* CONSIGNE 1
Dans le texte sur la coloriste Isabelle Merlet, relevez les titres des livres cités dans la liste consacrée aux années 2017 à 2019.

* EXTRAIT PRÉSENTÉ
Quelques questions à Isabelle Merlet autour de son métier de coloriste.

Quelques questions à Isabelle Merlet autour de son métier de coloriste.



Dessin de Blutch, mis en couleur pour le film d'Alain Resnais Aimer, boire et chanter

 Depuis 1991, Isabelle Merlet est coloriste de bande dessinée, métier essentiel dans la réalisation d’une BD mais dont l’importance dans la réussite d’une livre est trop souvent sous-estimée. On doit dire que l’on a remarqué l’importance de son travail depuis 2007 avec sa participation à l’essentiel Big Foot de Nicolas Dumontheuil -par ailleurs lui-même excellent coloriste. 

 Et puis lors de chacune des dernières années écoulées, on s’est rendu compte que nombre de nos livres préférés étaient mis en couleurs par Isabelle Merlet : Le petit rien tout neuf avec un ventre jaune de Rabaté, Lune l’envers de Blutch, Les voleurs de Carthage de Tanquerelle et Appollo… De 2017 à 2019, la liste est étourdissante : Groenland Vertigo de Tanquerelle, Opération Copperhead de Jean Harambat, Charlotte Impératrice de Matthieu Bonhomme et Fabien Nury, Les Grands espaces de Catherine Meurisse, Le Loup de Jean-Marc Rochette, Saint rose, à la recherche du dessin ultime de Hugues Micol, Le fils de l’Ursari de Cyrille Pomès… L’apport de son travail aux livres évoqués semble évident. Dans chacune de ses collaborations, elle réussit la gageure de magnifier les travaux de dessinateurs dont le dessin « noir et blanc » est pourtant largement admirable en soi. Jamais illustrative, elle parvient à accompagner le trait des dessinateurs, tout en leur ouvrant d’autres possibles.

Tout comme on peut suivre la carrière d’un dessinateur ou d’un scénariste, en toute confiance, Isabelle Merlet nous démontre livre après livre que l’on peut suivre le parcours d’une coloriste.

C’est la richesse de ses ouvrages qui nous a donné envie de soumettre à Isabelle Merlet un questionnaire afin de découvrir son travail. Celle-ci a accepté avec enthousiasme et gentillesse. Qu’elle en soit ici remerciée.

Opération Copperhead de Jean Harambat, éditions Dargaud 2017

1° Vous exercez la fonction d’illustratrice, sculptrice…comment êtes vous devenue coloriste de bande dessinée ?

Par hasard, sans aucune préméditation ou connaissance du métier. Qui pourrait rêver de devenir coloriste de BD d’ailleurs ?
Non, j’ai simplement aidé mon petit ami de l’époque, Jean-Denis Pendanx, sur quelques pages de son premier ouvrage, Diavolo le solennel, publié chez Zenda en 1991.
J’aimais la couleur depuis toujours, mais la fonction de coloriste est très particulière, et aimer la couleur ne suffit pas. J’ai appris en quoi cela consistait avec Jean Denis, qui est un exceptionnel illustrateur.
J’ai fait mes gammes pendant des années, sans être particulièrement douée au début, mais à l’époque les choses se faisaient facilement—nous n’étions pas si nombreux— et donc en s’accrochant on pouvait se faire connaître de 5 ou 6 personnes qui pouvaient vous faire travailler.

Enregistrements de questions sur des scènes:
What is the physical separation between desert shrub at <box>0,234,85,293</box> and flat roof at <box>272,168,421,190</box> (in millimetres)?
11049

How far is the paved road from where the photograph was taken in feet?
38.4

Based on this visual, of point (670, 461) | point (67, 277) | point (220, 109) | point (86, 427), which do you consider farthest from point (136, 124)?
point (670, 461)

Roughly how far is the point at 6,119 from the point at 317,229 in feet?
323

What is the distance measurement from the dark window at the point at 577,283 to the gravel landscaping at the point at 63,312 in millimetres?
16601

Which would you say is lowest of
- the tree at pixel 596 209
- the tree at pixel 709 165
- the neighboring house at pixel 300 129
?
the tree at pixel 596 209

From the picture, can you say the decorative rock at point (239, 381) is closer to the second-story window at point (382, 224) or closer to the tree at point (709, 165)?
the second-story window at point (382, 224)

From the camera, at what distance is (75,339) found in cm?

* CONSIGNE 2
Modifiez les lignes des enregistrements allant de celle qui contient "Which would you say is lowest of" jusqu'à la fin des enregistrements, bornes comprises, en y remplaçant "decorative rock" par "garden stone" sans rien changer d'autre.

* RÉPONSE RÉDIGÉE 1
- Groenland Vertigo
- Opération Copperhead
- Charlotte Impératrice
- Les Grands espaces
- Le Loup
- Saint rose, à la recherche du dessin ultime
- Le fils de l'Ursari

* RÉPONSE RÉDIGÉE 2
Which would you say is lowest of
- the tree at pixel 596 209
- the tree at pixel 709 165
- the neighboring house at pixel 300 129
?
the tree at pixel 596 209

From the picture, can you say the garden stone at point (239, 381) is closer to the second-story window at point (382, 224) or closer to the tree at point (709, 165)?
the second-story window at point (382, 224)

From the camera, at what distance is (75,339) found in cm?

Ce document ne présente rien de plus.